> _Directions_: Arrange the lines below as a JSON list of strings, one string per line, leaving out blank lines and the pictures.

> _Provided data_:
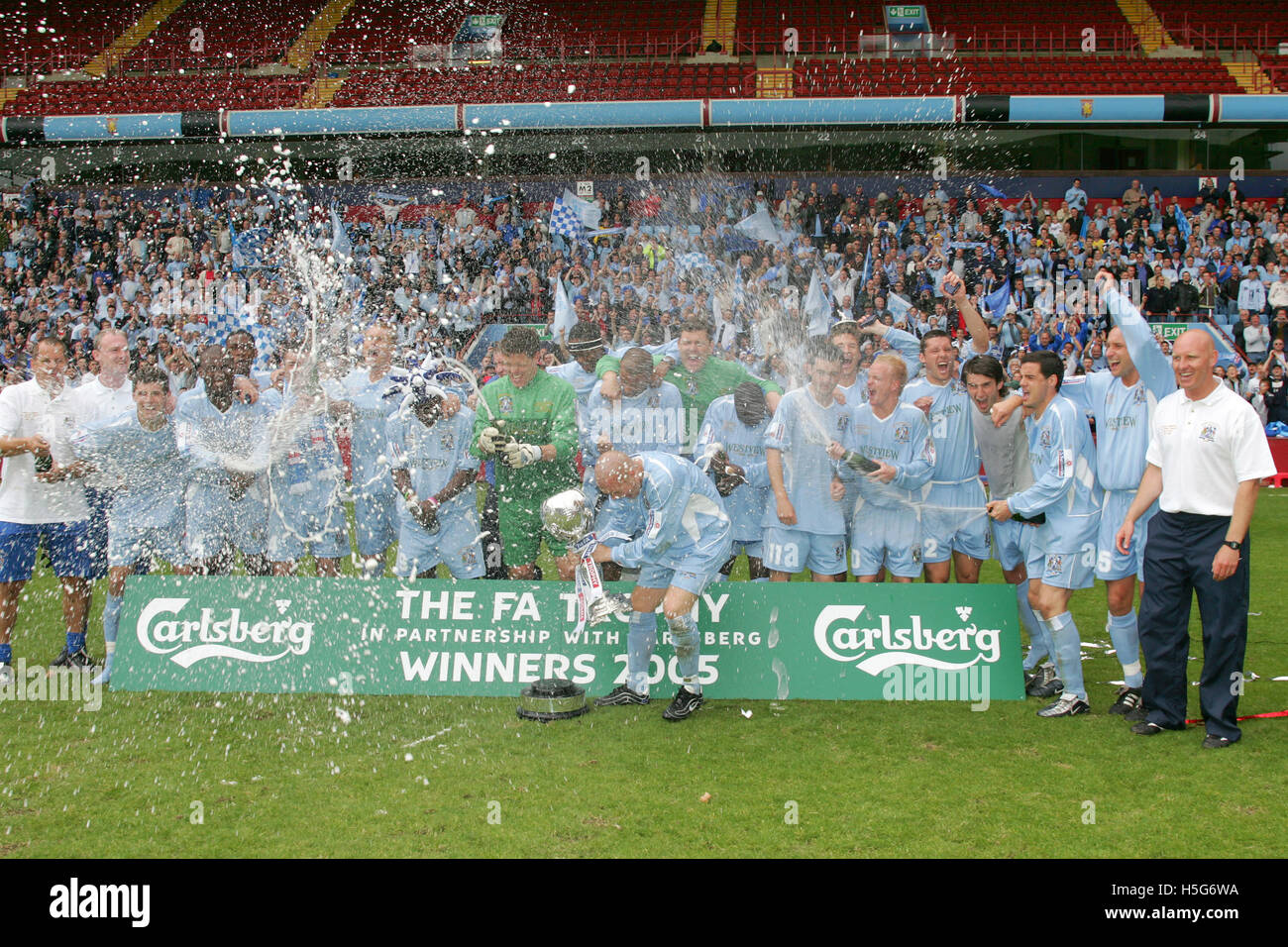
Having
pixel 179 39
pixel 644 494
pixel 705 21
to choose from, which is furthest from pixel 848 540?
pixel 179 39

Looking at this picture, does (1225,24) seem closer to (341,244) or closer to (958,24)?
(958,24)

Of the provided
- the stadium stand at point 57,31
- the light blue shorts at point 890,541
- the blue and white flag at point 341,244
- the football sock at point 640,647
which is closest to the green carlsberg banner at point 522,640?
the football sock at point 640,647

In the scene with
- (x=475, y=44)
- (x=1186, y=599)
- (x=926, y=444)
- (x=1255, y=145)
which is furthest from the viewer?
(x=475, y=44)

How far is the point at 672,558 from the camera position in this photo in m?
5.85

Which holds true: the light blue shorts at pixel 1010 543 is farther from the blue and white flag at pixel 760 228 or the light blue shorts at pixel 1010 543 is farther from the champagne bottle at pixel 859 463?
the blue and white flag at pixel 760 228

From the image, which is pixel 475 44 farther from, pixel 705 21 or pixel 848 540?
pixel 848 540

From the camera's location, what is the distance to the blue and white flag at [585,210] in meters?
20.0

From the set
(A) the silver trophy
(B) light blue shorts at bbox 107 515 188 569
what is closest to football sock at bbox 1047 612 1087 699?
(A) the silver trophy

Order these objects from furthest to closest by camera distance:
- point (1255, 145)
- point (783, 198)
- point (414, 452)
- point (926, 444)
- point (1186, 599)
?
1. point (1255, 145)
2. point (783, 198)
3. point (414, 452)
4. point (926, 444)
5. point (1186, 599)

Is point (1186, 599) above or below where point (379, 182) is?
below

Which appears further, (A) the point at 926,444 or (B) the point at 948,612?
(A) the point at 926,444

> _Exercise result_:
[
  "Having",
  "pixel 179 39",
  "pixel 644 494",
  "pixel 705 21",
  "to choose from, which is furthest from pixel 848 540?",
  "pixel 179 39",
  "Looking at this picture, does (1225,24) seem closer to (341,244) or closer to (958,24)?",
  "(958,24)",
  "Of the provided",
  "- the stadium stand at point 57,31",
  "- the light blue shorts at point 890,541",
  "- the blue and white flag at point 341,244",
  "- the football sock at point 640,647",
  "which is closest to the green carlsberg banner at point 522,640?",
  "the football sock at point 640,647",
  "In the scene with",
  "- (x=475, y=44)",
  "- (x=1186, y=599)",
  "- (x=926, y=444)",
  "- (x=1255, y=145)",
  "which is furthest from the viewer?",
  "(x=475, y=44)",
  "How far is the point at 672,558 from the camera position in this photo in m?",
  "5.85",
  "Which holds true: the light blue shorts at pixel 1010 543 is farther from the blue and white flag at pixel 760 228 or the light blue shorts at pixel 1010 543 is farther from the champagne bottle at pixel 859 463?",
  "the blue and white flag at pixel 760 228",
  "From the image, which is pixel 475 44 farther from, pixel 705 21 or pixel 848 540?",
  "pixel 848 540",
  "From the camera's location, what is the distance to the blue and white flag at [585,210] in meters?",
  "20.0",
  "From the set",
  "(A) the silver trophy",
  "(B) light blue shorts at bbox 107 515 188 569",
  "what is closest to football sock at bbox 1047 612 1087 699?",
  "(A) the silver trophy",
  "Order these objects from furthest to closest by camera distance:",
  "- point (1255, 145)",
  "- point (783, 198)",
  "- point (414, 452)",
  "- point (926, 444)",
  "- point (1186, 599)",
  "?",
  "1. point (1255, 145)",
  "2. point (783, 198)",
  "3. point (414, 452)",
  "4. point (926, 444)",
  "5. point (1186, 599)",
  "Is point (1186, 599) above or below where point (379, 182) is?",
  "below",
  "Which appears further, (A) the point at 926,444 or (B) the point at 948,612?",
  "(A) the point at 926,444"
]